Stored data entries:

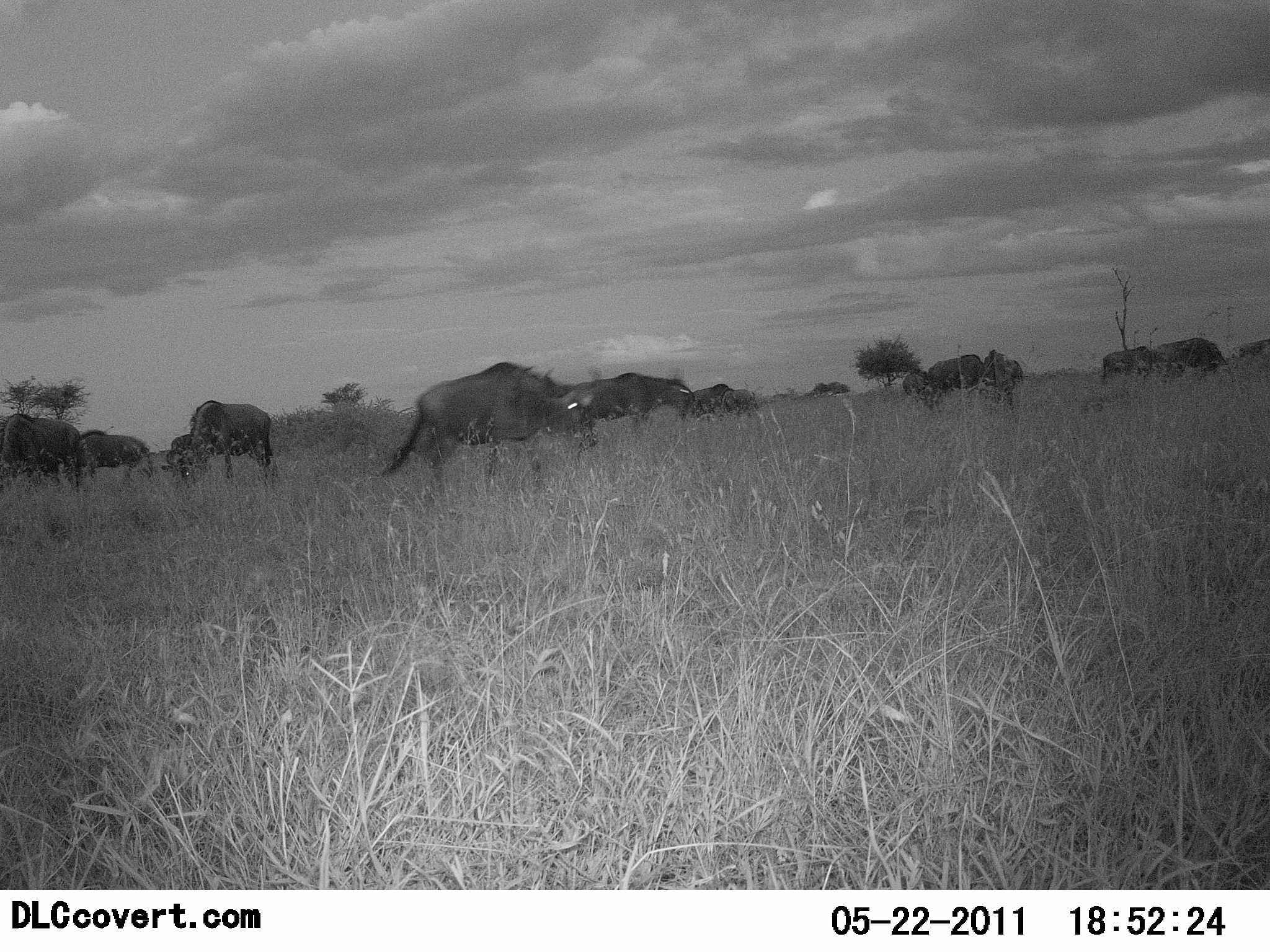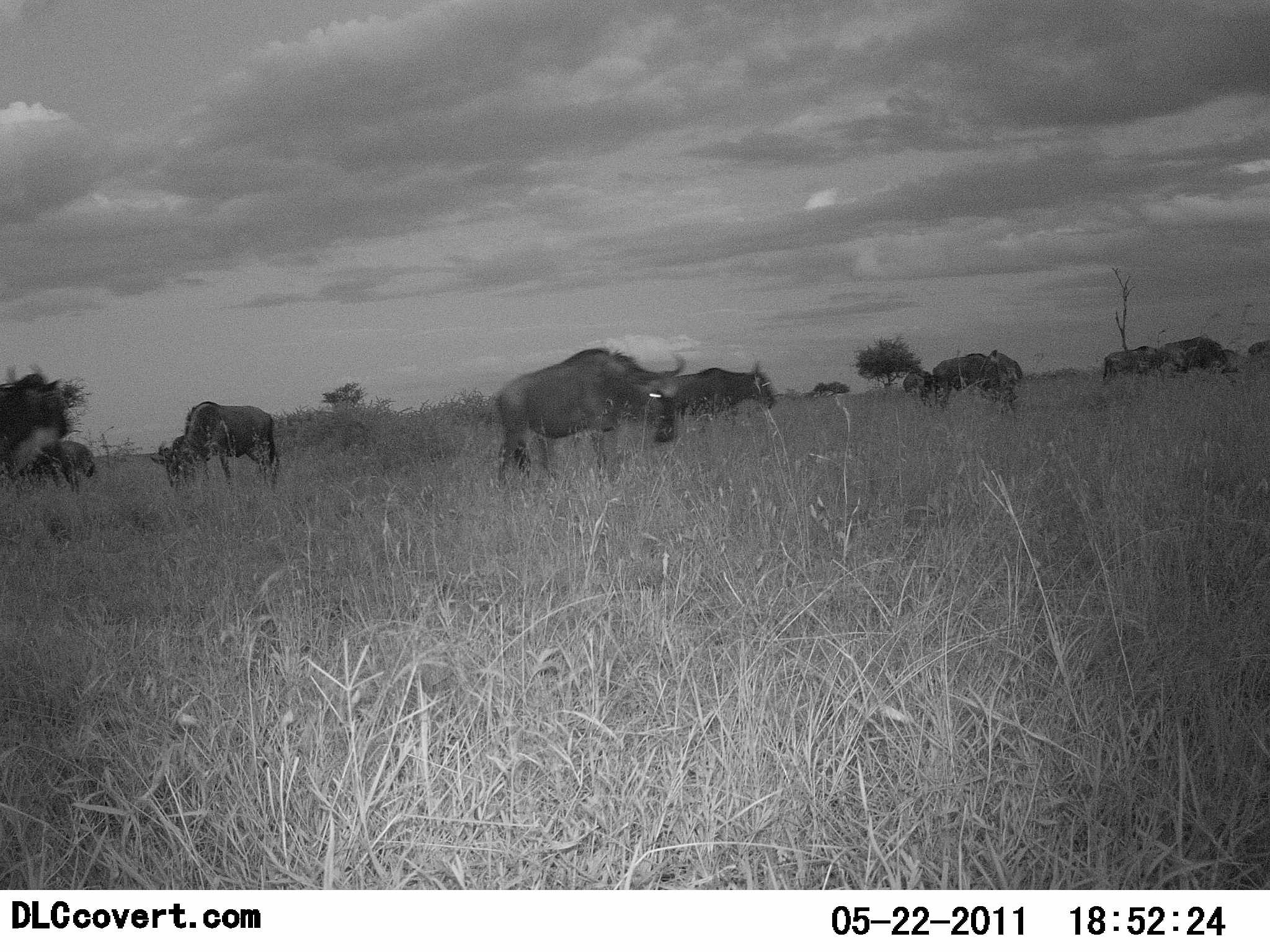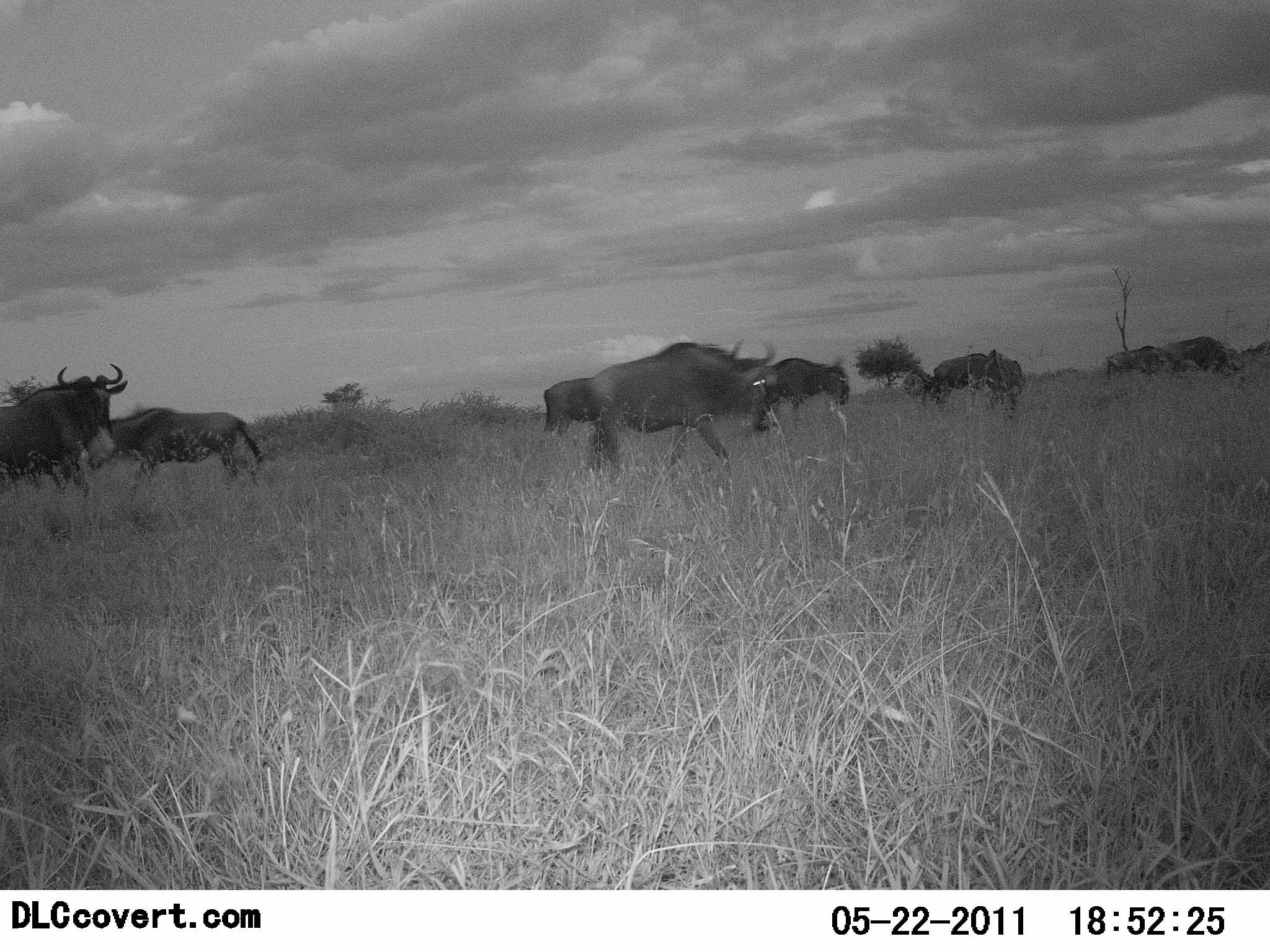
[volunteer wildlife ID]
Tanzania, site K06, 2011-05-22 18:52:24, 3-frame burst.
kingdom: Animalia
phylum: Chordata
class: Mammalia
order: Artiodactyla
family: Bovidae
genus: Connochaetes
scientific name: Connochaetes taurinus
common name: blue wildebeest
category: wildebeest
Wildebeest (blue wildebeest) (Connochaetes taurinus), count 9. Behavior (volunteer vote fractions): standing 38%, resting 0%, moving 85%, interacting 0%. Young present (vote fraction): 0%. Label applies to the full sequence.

==

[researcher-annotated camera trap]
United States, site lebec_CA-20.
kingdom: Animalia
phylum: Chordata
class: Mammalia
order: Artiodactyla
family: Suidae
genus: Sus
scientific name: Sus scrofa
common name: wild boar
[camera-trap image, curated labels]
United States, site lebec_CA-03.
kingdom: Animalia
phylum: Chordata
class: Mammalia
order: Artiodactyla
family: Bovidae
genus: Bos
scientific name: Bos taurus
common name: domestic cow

> Goal of the exercise
Word for word, restate the lines of the data above that fall between the line holding "United States, site lebec_CA-03." and the line holding "common name: domestic cow", inclusive, and no other lines.

> Response to the task
United States, site lebec_CA-03.
kingdom: Animalia
phylum: Chordata
class: Mammalia
order: Artiodactyla
family: Bovidae
genus: Bos
scientific name: Bos taurus
common name: domestic cow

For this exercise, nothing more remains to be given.